• **Data extract**:
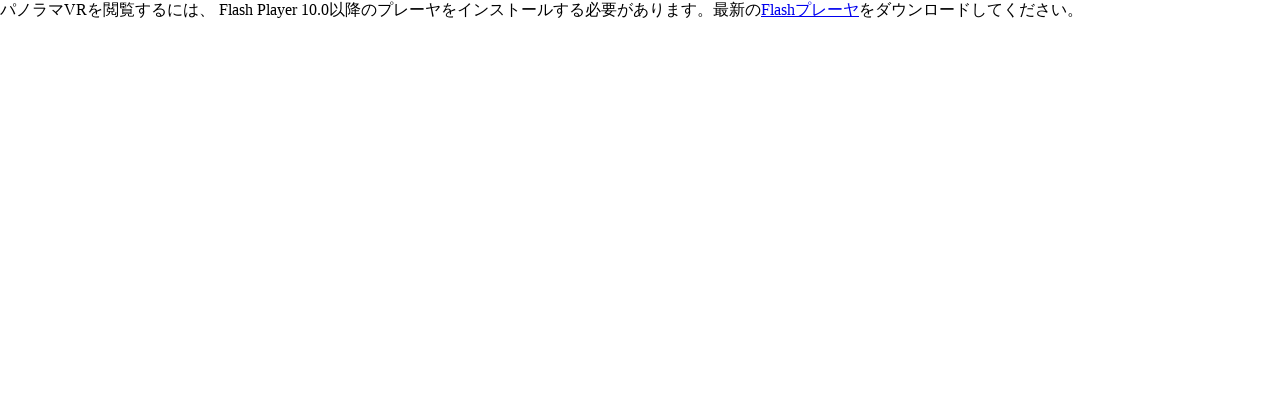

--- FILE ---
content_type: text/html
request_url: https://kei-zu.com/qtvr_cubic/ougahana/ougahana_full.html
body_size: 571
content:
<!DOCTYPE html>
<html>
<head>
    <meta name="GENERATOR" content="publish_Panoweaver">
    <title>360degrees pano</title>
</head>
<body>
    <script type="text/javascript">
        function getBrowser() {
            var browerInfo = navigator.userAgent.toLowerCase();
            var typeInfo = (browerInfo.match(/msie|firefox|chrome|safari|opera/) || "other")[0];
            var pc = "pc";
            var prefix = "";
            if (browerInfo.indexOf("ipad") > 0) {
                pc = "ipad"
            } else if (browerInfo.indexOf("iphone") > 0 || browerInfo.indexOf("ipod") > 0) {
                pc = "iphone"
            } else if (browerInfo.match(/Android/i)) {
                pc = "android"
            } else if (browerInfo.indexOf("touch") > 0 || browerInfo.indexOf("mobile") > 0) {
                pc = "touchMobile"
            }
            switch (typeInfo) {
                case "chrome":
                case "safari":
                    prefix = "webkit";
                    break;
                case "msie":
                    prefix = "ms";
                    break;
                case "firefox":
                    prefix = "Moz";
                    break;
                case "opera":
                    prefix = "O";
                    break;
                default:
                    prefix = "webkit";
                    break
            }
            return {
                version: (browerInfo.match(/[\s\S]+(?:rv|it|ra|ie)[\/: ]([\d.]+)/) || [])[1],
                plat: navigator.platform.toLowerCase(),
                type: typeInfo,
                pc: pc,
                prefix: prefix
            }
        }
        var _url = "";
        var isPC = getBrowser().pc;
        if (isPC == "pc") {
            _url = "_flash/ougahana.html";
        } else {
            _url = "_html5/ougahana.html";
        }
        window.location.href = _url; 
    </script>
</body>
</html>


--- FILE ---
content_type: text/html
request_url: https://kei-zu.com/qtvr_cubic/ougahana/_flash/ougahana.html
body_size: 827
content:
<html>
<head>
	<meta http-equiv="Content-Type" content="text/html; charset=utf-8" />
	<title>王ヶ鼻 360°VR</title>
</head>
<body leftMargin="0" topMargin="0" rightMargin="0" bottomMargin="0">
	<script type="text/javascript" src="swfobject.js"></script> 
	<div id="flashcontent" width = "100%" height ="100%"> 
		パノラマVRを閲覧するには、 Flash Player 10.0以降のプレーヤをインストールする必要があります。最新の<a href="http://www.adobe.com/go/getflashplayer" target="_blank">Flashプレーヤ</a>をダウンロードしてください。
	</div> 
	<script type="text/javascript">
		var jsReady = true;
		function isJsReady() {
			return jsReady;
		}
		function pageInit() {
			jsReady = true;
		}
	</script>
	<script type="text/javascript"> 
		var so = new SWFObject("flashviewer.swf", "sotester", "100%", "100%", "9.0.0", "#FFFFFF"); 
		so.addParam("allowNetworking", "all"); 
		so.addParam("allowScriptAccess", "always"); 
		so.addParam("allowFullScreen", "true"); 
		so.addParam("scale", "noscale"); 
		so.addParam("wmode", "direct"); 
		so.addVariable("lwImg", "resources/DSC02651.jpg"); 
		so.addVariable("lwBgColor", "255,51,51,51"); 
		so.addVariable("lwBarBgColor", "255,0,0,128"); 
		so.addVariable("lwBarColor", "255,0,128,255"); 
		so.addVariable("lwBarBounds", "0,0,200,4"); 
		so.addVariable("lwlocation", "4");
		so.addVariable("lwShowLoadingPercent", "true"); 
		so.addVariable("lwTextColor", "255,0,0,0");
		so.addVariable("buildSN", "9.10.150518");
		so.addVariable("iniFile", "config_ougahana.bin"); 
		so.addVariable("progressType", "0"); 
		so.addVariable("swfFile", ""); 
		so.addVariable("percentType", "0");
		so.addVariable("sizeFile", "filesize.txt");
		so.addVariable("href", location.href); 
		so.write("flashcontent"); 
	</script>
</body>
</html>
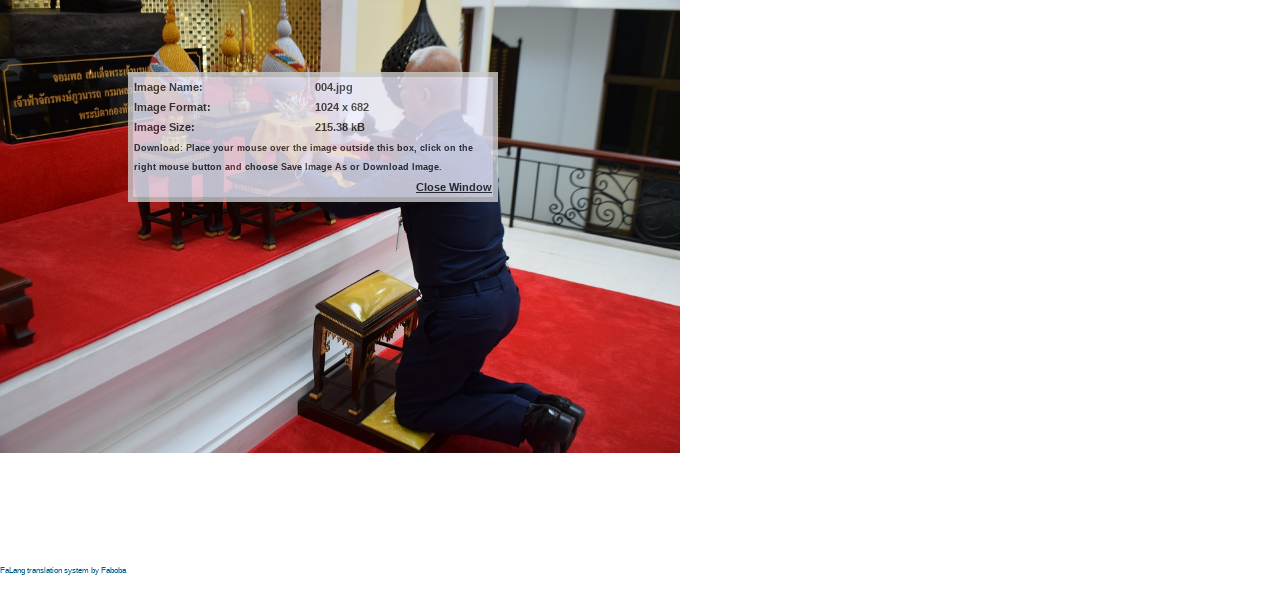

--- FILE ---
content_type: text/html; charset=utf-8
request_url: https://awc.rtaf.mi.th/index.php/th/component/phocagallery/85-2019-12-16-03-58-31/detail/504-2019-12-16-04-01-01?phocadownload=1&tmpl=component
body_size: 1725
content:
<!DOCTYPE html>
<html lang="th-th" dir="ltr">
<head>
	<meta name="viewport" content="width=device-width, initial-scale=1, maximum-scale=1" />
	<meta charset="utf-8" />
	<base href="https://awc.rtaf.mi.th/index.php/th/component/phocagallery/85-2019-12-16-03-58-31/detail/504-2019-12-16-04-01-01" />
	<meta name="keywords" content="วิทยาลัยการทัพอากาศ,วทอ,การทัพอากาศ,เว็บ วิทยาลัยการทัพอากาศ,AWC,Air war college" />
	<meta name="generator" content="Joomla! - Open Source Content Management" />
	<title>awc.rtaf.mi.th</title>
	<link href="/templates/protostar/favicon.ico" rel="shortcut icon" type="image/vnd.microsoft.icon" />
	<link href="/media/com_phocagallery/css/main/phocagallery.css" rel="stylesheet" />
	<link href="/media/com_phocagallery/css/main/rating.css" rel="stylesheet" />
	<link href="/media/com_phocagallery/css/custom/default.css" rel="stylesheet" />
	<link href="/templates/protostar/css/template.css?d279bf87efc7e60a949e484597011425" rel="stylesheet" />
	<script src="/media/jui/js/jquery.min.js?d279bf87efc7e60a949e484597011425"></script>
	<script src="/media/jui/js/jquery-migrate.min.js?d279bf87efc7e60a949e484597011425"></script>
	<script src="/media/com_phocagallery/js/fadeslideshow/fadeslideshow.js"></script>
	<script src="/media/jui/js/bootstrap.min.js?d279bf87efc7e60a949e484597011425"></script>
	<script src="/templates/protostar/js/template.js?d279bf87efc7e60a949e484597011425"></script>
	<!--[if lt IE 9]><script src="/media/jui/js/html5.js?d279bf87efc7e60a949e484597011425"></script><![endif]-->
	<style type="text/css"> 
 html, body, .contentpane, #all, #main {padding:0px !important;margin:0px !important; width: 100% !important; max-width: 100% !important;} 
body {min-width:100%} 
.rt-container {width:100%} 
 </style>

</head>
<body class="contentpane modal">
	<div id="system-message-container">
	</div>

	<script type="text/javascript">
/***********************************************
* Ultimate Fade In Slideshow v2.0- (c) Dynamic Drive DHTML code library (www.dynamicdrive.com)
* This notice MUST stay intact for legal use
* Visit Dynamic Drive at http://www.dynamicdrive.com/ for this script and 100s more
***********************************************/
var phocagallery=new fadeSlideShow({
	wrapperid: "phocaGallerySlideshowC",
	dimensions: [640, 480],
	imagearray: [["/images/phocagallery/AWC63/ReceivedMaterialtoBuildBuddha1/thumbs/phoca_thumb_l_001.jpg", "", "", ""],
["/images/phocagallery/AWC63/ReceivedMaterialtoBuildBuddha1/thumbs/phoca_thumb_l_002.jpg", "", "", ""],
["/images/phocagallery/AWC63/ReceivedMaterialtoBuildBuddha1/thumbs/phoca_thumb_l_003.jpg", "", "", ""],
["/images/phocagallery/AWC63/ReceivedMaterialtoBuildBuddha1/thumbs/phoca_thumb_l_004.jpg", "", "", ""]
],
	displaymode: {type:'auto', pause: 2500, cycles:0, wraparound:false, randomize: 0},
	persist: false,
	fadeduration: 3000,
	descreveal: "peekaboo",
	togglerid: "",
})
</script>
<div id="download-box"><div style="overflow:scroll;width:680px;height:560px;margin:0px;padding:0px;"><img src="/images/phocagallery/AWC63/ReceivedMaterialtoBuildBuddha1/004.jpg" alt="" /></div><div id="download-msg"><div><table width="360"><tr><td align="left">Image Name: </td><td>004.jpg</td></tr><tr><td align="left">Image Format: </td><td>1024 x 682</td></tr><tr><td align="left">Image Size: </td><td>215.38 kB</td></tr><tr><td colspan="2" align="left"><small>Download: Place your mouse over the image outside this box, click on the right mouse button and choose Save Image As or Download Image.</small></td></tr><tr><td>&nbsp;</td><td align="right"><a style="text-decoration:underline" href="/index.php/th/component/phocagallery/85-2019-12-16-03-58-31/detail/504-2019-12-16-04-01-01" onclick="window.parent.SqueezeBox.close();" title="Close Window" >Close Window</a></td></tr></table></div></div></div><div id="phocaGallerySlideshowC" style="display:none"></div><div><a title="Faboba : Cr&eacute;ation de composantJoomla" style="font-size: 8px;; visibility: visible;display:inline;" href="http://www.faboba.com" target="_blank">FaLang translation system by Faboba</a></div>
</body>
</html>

• **What you are asked to do**: Given the word "container", show every line of the records that contains it.

• **The answer**:
.rt-container {width:100%} 
	<div id="system-message-container">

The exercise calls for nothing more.